-- BEGIN Material provided --

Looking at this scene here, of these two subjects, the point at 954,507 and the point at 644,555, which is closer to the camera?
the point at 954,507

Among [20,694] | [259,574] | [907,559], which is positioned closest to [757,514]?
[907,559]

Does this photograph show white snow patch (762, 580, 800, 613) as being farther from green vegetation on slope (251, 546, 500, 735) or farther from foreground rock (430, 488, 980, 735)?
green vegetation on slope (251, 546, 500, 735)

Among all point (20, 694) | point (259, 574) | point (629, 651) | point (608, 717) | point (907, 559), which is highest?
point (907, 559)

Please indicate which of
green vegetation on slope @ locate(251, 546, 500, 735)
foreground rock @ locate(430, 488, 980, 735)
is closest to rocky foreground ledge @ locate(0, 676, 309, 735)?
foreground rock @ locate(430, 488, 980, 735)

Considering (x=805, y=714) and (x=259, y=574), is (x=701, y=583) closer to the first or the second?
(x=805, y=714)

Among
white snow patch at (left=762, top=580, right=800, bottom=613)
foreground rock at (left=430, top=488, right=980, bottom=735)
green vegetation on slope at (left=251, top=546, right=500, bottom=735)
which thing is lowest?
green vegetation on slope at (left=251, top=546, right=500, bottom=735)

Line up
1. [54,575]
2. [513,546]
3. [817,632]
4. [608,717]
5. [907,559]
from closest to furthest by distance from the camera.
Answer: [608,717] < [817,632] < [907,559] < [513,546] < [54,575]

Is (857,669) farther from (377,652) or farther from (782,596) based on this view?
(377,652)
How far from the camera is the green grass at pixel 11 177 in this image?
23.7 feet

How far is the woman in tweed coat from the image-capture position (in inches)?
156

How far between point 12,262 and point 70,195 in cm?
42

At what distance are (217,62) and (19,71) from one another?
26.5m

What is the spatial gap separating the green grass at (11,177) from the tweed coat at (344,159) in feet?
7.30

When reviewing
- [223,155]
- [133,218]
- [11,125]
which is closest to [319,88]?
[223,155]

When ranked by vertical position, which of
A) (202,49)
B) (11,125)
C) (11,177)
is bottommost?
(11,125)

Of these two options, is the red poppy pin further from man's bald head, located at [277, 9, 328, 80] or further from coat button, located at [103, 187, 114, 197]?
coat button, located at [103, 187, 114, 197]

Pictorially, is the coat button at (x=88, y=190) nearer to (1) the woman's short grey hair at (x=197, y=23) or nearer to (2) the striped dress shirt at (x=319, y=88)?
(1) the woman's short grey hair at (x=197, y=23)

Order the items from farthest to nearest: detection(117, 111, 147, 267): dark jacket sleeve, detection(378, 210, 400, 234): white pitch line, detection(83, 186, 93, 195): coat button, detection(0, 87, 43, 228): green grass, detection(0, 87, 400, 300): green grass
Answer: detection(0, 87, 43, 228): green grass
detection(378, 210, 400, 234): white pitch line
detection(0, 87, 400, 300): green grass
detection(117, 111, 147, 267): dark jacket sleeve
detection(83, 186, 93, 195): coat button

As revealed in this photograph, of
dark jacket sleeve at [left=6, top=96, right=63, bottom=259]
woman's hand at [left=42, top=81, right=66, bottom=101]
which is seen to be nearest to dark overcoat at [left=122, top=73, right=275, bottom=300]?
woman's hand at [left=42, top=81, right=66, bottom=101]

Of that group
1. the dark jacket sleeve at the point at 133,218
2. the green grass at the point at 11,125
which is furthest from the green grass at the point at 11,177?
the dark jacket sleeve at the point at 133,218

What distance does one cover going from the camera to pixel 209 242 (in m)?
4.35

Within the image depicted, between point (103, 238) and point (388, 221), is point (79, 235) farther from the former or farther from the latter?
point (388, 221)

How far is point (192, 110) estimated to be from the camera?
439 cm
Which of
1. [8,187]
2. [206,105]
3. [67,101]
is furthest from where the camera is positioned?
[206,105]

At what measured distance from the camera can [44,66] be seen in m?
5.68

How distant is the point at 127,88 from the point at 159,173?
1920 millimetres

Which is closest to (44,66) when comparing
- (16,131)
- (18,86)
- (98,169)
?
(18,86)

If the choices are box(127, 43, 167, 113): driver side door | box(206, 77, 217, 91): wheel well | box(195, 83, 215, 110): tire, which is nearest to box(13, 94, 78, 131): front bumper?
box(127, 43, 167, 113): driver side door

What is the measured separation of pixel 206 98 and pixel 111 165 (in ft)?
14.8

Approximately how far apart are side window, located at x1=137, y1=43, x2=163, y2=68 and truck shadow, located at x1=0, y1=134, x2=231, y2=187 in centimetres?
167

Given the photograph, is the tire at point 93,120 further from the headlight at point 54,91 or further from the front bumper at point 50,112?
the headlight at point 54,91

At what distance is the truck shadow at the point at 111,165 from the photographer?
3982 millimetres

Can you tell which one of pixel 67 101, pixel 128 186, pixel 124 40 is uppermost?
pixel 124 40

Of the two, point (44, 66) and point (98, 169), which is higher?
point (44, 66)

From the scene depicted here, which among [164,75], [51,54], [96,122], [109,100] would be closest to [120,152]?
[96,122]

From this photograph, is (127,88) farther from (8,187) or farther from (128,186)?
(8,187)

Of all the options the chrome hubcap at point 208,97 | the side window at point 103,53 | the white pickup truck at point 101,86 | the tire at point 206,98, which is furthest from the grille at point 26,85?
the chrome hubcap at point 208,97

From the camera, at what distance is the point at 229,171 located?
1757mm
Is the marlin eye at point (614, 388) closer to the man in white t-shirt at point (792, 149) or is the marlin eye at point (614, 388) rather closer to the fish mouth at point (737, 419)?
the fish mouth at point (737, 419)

-- END Material provided --

What you will do — Please copy all of the material above word for word, keeping every line and its spacing unchanged.

Result of the exercise —
Looking at this scene here, of these two subjects, the point at 954,507 and the point at 644,555, which is closer to the camera?
the point at 954,507

Among [20,694] | [259,574] | [907,559], which is positioned closest to [757,514]?
[907,559]

Does this photograph show white snow patch (762, 580, 800, 613) as being farther from green vegetation on slope (251, 546, 500, 735) or farther from foreground rock (430, 488, 980, 735)?
green vegetation on slope (251, 546, 500, 735)

Among all point (20, 694) | point (259, 574) | point (629, 651) | point (608, 717) | point (907, 559), which is highest?
point (907, 559)

Please indicate which of
green vegetation on slope @ locate(251, 546, 500, 735)
foreground rock @ locate(430, 488, 980, 735)
is closest to rocky foreground ledge @ locate(0, 676, 309, 735)?
foreground rock @ locate(430, 488, 980, 735)

Considering (x=805, y=714) and (x=259, y=574), is (x=701, y=583) closer to the first or the second?
(x=805, y=714)

Among
white snow patch at (left=762, top=580, right=800, bottom=613)
foreground rock at (left=430, top=488, right=980, bottom=735)
green vegetation on slope at (left=251, top=546, right=500, bottom=735)
which thing is lowest?
green vegetation on slope at (left=251, top=546, right=500, bottom=735)

Line up
1. [54,575]
2. [513,546]
3. [817,632]
4. [608,717]
5. [907,559]
from closest to furthest by distance from the camera.
Answer: [608,717] < [817,632] < [907,559] < [513,546] < [54,575]

Is (857,669) farther from (377,652) or farther from (782,596) based on this view?
(377,652)
How far from the camera is the green grass at pixel 11 177 in this image?
23.7 feet

How far is the woman in tweed coat from the image-capture position (in inches)?
156

How far between point 12,262 and point 70,195 in cm?
42

At what distance are (217,62) and (19,71) from one another?
26.5m

What is the spatial gap separating the green grass at (11,177) from the tweed coat at (344,159) in feet?
7.30

When reviewing
- [223,155]
- [133,218]
- [11,125]
which is closest to [319,88]?
[223,155]

When ranked by vertical position, which of
A) (202,49)
B) (11,125)
C) (11,177)
is bottommost?
(11,125)

Of these two options, is the red poppy pin further from man's bald head, located at [277, 9, 328, 80] or further from coat button, located at [103, 187, 114, 197]?
coat button, located at [103, 187, 114, 197]

Pictorially, is the coat button at (x=88, y=190) nearer to (1) the woman's short grey hair at (x=197, y=23) or nearer to (2) the striped dress shirt at (x=319, y=88)?
(1) the woman's short grey hair at (x=197, y=23)

Order the items from farthest to nearest: detection(117, 111, 147, 267): dark jacket sleeve, detection(378, 210, 400, 234): white pitch line, detection(83, 186, 93, 195): coat button, detection(0, 87, 43, 228): green grass, detection(0, 87, 400, 300): green grass
Answer: detection(0, 87, 43, 228): green grass
detection(378, 210, 400, 234): white pitch line
detection(0, 87, 400, 300): green grass
detection(117, 111, 147, 267): dark jacket sleeve
detection(83, 186, 93, 195): coat button

As revealed in this photograph, of
dark jacket sleeve at [left=6, top=96, right=63, bottom=259]
woman's hand at [left=42, top=81, right=66, bottom=101]
which is seen to be nearest to dark overcoat at [left=122, top=73, right=275, bottom=300]?
woman's hand at [left=42, top=81, right=66, bottom=101]

Of that group
1. the dark jacket sleeve at the point at 133,218
2. the green grass at the point at 11,125
which is furthest from the green grass at the point at 11,177?
the dark jacket sleeve at the point at 133,218

What distance does one cover going from the camera to pixel 209 242 (in m)?
4.35

Within the image depicted, between point (103, 238) and point (388, 221), is point (79, 235) farther from the former or farther from the latter?
point (388, 221)

How far is point (192, 110) estimated to be from the camera?
439 cm
Which of
1. [8,187]
2. [206,105]
3. [67,101]
is furthest from where the camera is positioned?
[206,105]

At what measured distance from the camera can [44,66] be seen in m?
5.68

How distant is the point at 127,88 from the point at 159,173?
1920 millimetres

Which is closest to (44,66) when comparing
- (16,131)
- (18,86)
- (98,169)
?
(18,86)

If the choices are box(127, 43, 167, 113): driver side door | box(206, 77, 217, 91): wheel well | box(195, 83, 215, 110): tire, which is nearest to box(13, 94, 78, 131): front bumper?
box(127, 43, 167, 113): driver side door

What is the measured separation of pixel 206 98 and pixel 111 165 (in ft)?
14.8

Approximately how far apart are side window, located at x1=137, y1=43, x2=163, y2=68 and truck shadow, located at x1=0, y1=134, x2=231, y2=187 in centimetres?
167

Given the photograph, is the tire at point 93,120 further from the headlight at point 54,91 or further from the front bumper at point 50,112?
the headlight at point 54,91

At what distance is the truck shadow at the point at 111,165 from the photographer?
3982 millimetres

Can you tell which one of pixel 67 101, pixel 128 186, pixel 124 40 is uppermost?
pixel 124 40

Of the two, point (44, 66) and point (98, 169), which is higher?
point (44, 66)

From the scene depicted here, which among [164,75], [51,54], [96,122], [109,100] would be closest to [120,152]?
[96,122]

From this photograph, is (127,88) farther from (8,187) or farther from (128,186)?
(8,187)

Of all the options the chrome hubcap at point 208,97 | the side window at point 103,53 | the white pickup truck at point 101,86 | the tire at point 206,98, which is furthest from the grille at point 26,85?
the chrome hubcap at point 208,97

From the camera, at what distance is the point at 229,171 located?
1757mm
Is the marlin eye at point (614, 388) closer to the man in white t-shirt at point (792, 149) or is the marlin eye at point (614, 388) rather closer to the fish mouth at point (737, 419)?
the fish mouth at point (737, 419)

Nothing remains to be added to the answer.